Rasip1 Regulates Vascular Tubulogenesis
MetadataShow full item record
Cardiovascular function depends on patent blood vessel formation by endothelial cells (ECs). However very little is known about the mechanisms underlying vascular ‘tubulogenesis’. This study identifies Rasip1 as a unique, endothelial-specific regulator of Rho GTPase signaling, which is essential for endothelial lumen morphogenesis. We found that Rasip1 is strongly expressed in vascular endothelial cells throughout development across species. Similar to the well-characterized vascular markers VEGFR2 and PECAM, Rasip1 is specifically expressed in angioblasts prior to vessel formation, in the initial embryonic vascular plexus, in the growing blood vessels during angiogenesis and in the endothelium of mature blood vessels into the postnatal period.
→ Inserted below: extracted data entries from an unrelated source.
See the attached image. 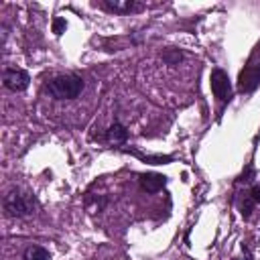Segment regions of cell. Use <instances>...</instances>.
<instances>
[{
    "instance_id": "obj_4",
    "label": "cell",
    "mask_w": 260,
    "mask_h": 260,
    "mask_svg": "<svg viewBox=\"0 0 260 260\" xmlns=\"http://www.w3.org/2000/svg\"><path fill=\"white\" fill-rule=\"evenodd\" d=\"M209 79H211V91H213V95H215L217 100H221V102L230 100L232 87H230V77H228V73H225L223 69H213Z\"/></svg>"
},
{
    "instance_id": "obj_2",
    "label": "cell",
    "mask_w": 260,
    "mask_h": 260,
    "mask_svg": "<svg viewBox=\"0 0 260 260\" xmlns=\"http://www.w3.org/2000/svg\"><path fill=\"white\" fill-rule=\"evenodd\" d=\"M32 209H35L32 199L20 191H10L4 197V211L10 217H24V215L32 213Z\"/></svg>"
},
{
    "instance_id": "obj_7",
    "label": "cell",
    "mask_w": 260,
    "mask_h": 260,
    "mask_svg": "<svg viewBox=\"0 0 260 260\" xmlns=\"http://www.w3.org/2000/svg\"><path fill=\"white\" fill-rule=\"evenodd\" d=\"M167 183V177L165 175H158V173H146V175H140V185L144 191L148 193H156L165 187Z\"/></svg>"
},
{
    "instance_id": "obj_9",
    "label": "cell",
    "mask_w": 260,
    "mask_h": 260,
    "mask_svg": "<svg viewBox=\"0 0 260 260\" xmlns=\"http://www.w3.org/2000/svg\"><path fill=\"white\" fill-rule=\"evenodd\" d=\"M24 260H51V254L41 246H28L24 250Z\"/></svg>"
},
{
    "instance_id": "obj_8",
    "label": "cell",
    "mask_w": 260,
    "mask_h": 260,
    "mask_svg": "<svg viewBox=\"0 0 260 260\" xmlns=\"http://www.w3.org/2000/svg\"><path fill=\"white\" fill-rule=\"evenodd\" d=\"M108 140L114 142V144H124L128 140V130L120 124V122H114L110 128H108Z\"/></svg>"
},
{
    "instance_id": "obj_6",
    "label": "cell",
    "mask_w": 260,
    "mask_h": 260,
    "mask_svg": "<svg viewBox=\"0 0 260 260\" xmlns=\"http://www.w3.org/2000/svg\"><path fill=\"white\" fill-rule=\"evenodd\" d=\"M102 6L116 14H130V12H136L142 8V4L136 0H104Z\"/></svg>"
},
{
    "instance_id": "obj_5",
    "label": "cell",
    "mask_w": 260,
    "mask_h": 260,
    "mask_svg": "<svg viewBox=\"0 0 260 260\" xmlns=\"http://www.w3.org/2000/svg\"><path fill=\"white\" fill-rule=\"evenodd\" d=\"M260 81V63H254L250 61L242 71H240V77H238V87L240 91H252Z\"/></svg>"
},
{
    "instance_id": "obj_11",
    "label": "cell",
    "mask_w": 260,
    "mask_h": 260,
    "mask_svg": "<svg viewBox=\"0 0 260 260\" xmlns=\"http://www.w3.org/2000/svg\"><path fill=\"white\" fill-rule=\"evenodd\" d=\"M65 28H67L65 18H55V20H53V32H55V35H63Z\"/></svg>"
},
{
    "instance_id": "obj_13",
    "label": "cell",
    "mask_w": 260,
    "mask_h": 260,
    "mask_svg": "<svg viewBox=\"0 0 260 260\" xmlns=\"http://www.w3.org/2000/svg\"><path fill=\"white\" fill-rule=\"evenodd\" d=\"M250 197L254 199V203H260V187H252V191H250Z\"/></svg>"
},
{
    "instance_id": "obj_12",
    "label": "cell",
    "mask_w": 260,
    "mask_h": 260,
    "mask_svg": "<svg viewBox=\"0 0 260 260\" xmlns=\"http://www.w3.org/2000/svg\"><path fill=\"white\" fill-rule=\"evenodd\" d=\"M252 205H254V199L252 197H248L246 201H244V205H242V213L248 217L250 215V211H252Z\"/></svg>"
},
{
    "instance_id": "obj_10",
    "label": "cell",
    "mask_w": 260,
    "mask_h": 260,
    "mask_svg": "<svg viewBox=\"0 0 260 260\" xmlns=\"http://www.w3.org/2000/svg\"><path fill=\"white\" fill-rule=\"evenodd\" d=\"M162 59H165L169 65H175V63H179V61L183 59V53H181L179 49H171V51H167V53L162 55Z\"/></svg>"
},
{
    "instance_id": "obj_3",
    "label": "cell",
    "mask_w": 260,
    "mask_h": 260,
    "mask_svg": "<svg viewBox=\"0 0 260 260\" xmlns=\"http://www.w3.org/2000/svg\"><path fill=\"white\" fill-rule=\"evenodd\" d=\"M2 81H4V87H8L10 91H22V89L28 87L30 75H28L24 69L8 67V69H4V73H2Z\"/></svg>"
},
{
    "instance_id": "obj_1",
    "label": "cell",
    "mask_w": 260,
    "mask_h": 260,
    "mask_svg": "<svg viewBox=\"0 0 260 260\" xmlns=\"http://www.w3.org/2000/svg\"><path fill=\"white\" fill-rule=\"evenodd\" d=\"M55 100H73L83 91V79L75 73L53 77L45 87Z\"/></svg>"
}]
</instances>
Rasip1 expression is undetectable in VEGFR2 null embryos, which lack endothelial cells, suggesting that Rasip1 is endothelial-specific. Ablation of Rasip1 both in vitro and in vivo strongly affects vascular integrity. Specifically, siRNA-mediated reduction of Rasip1 severely impairs angiogenesis in endothelial cell cultures, and morpholino knockdown experiments demonstrate that Rasip1 is required for embryonic vessel formation in frog embryos. Mice lacking Rasip1 fail to form patent lumens in all blood vessels, including the early endocardial tube. Rasipl null angioblasts fail to properly localize the polarity determinant Par3 and display defective cell polarity, resulting in mislocalized junctional complexes and loss of adhesion to extracellular matrix (ECM). Depletion of either Rasip1 or its binding partner RhoGAP Arhgap29 in cultured ECs blocks in vitro lumen formation, fundamentally alters the cytoskeleton and reduces integrin-dependent adhesion to ECM. These defects result from increased RhoA/ROCK/myosin II activity and blockade of Cdc42 and Rac1 signaling. Together, our work identify Rasip1 as a novel endothelial factor that plays an essential role in vascular tubulogenesis.